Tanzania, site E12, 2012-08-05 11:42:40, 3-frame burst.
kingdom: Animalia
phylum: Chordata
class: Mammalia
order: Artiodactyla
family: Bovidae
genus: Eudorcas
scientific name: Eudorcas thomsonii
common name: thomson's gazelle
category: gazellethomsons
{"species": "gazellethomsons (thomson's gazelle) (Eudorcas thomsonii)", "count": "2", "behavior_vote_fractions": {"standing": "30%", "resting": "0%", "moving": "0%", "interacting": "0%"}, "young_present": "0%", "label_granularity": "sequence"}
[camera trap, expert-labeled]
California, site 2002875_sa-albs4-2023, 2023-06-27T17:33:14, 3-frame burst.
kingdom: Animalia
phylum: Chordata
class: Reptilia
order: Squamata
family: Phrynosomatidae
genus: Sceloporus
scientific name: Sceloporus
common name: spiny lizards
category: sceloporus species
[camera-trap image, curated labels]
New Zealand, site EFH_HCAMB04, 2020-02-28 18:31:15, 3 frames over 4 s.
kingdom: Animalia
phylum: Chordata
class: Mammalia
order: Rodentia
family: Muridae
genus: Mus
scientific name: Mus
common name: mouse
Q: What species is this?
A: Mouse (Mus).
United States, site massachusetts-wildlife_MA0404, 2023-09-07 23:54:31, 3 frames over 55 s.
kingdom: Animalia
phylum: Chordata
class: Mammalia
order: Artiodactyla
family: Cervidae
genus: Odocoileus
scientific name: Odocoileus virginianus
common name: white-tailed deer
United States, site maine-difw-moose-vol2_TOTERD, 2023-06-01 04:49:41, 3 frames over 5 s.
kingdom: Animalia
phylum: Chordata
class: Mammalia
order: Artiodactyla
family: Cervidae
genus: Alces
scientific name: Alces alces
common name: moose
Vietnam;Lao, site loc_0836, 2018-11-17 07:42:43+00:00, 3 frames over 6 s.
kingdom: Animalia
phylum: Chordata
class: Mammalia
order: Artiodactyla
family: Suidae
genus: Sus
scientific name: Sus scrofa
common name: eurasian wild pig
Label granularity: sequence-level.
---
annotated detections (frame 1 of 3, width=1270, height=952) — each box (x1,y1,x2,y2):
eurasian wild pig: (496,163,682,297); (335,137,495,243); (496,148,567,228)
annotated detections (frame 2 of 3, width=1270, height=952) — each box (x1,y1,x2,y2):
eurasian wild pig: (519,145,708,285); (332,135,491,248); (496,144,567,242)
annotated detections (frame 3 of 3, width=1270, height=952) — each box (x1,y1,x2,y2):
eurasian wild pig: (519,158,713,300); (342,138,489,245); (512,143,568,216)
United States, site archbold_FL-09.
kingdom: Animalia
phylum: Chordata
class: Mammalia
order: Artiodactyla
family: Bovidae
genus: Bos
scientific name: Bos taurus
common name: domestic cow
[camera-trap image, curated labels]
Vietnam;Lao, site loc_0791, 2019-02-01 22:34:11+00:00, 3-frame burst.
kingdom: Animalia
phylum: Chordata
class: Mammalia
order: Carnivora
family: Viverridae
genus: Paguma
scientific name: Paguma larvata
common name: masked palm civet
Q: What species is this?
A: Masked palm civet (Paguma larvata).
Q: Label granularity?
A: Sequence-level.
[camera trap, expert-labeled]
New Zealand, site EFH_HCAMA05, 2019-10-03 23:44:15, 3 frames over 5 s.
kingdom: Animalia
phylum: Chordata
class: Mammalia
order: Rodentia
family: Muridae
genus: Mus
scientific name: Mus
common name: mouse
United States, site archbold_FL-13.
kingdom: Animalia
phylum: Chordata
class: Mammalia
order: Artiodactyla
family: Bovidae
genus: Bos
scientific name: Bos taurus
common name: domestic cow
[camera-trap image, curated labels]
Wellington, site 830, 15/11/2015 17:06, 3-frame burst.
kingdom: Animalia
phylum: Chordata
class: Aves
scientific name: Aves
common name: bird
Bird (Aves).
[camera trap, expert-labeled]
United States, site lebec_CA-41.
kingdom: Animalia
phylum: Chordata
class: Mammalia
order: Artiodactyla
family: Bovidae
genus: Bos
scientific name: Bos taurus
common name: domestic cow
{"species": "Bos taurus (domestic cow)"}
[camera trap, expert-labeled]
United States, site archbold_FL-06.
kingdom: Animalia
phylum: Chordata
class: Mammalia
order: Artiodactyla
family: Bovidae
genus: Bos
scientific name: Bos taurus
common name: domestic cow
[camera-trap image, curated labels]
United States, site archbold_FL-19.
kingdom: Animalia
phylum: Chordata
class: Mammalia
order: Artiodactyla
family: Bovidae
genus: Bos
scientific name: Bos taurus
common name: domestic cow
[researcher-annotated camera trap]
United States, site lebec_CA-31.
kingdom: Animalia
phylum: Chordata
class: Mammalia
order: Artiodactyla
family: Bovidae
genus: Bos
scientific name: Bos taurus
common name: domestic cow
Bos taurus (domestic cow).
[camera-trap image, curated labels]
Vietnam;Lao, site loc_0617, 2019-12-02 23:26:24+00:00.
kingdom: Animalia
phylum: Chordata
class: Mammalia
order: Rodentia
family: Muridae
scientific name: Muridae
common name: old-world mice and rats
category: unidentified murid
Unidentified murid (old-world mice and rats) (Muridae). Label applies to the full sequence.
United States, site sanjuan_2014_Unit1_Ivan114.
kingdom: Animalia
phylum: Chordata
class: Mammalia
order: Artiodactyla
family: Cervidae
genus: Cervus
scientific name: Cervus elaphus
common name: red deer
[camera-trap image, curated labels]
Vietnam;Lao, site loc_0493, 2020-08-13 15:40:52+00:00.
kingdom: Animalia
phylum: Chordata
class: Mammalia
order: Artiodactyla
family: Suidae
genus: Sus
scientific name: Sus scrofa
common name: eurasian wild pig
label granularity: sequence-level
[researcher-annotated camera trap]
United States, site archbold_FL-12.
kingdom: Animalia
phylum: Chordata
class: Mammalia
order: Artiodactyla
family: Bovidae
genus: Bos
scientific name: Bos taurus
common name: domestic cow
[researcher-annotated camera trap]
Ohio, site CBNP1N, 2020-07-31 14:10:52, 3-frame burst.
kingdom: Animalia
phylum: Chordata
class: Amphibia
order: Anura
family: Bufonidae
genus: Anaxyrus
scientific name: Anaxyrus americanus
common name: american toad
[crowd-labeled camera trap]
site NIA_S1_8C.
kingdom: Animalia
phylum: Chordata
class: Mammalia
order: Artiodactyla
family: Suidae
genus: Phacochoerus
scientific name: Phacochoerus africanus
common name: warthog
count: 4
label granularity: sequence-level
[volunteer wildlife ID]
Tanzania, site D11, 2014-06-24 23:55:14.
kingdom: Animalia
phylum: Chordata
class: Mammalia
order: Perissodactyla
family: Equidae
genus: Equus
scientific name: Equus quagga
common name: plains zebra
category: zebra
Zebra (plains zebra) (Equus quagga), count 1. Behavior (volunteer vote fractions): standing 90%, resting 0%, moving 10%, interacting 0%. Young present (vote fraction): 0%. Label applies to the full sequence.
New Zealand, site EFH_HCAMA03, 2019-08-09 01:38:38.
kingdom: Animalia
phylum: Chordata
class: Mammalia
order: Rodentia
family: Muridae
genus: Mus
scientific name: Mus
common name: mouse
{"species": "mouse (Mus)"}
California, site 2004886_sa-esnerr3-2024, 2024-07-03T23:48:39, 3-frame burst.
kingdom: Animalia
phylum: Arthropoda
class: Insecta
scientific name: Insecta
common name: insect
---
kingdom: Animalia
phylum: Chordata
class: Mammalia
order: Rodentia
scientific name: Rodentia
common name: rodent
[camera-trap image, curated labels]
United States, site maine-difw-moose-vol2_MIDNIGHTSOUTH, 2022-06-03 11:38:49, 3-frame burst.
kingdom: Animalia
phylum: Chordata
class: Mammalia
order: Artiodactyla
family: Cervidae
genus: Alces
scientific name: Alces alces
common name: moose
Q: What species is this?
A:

YOUR ASSIGNMENT: For every line above that has "Zealand" in it, copy the line.

TASK SOLUTION:
New Zealand, site EFH_HCAMB04, 2020-02-28 18:31:15, 3 frames over 4 s.
New Zealand, site EFH_HCAMA05, 2019-10-03 23:44:15, 3 frames over 5 s.
New Zealand, site EFH_HCAMA03, 2019-08-09 01:38:38.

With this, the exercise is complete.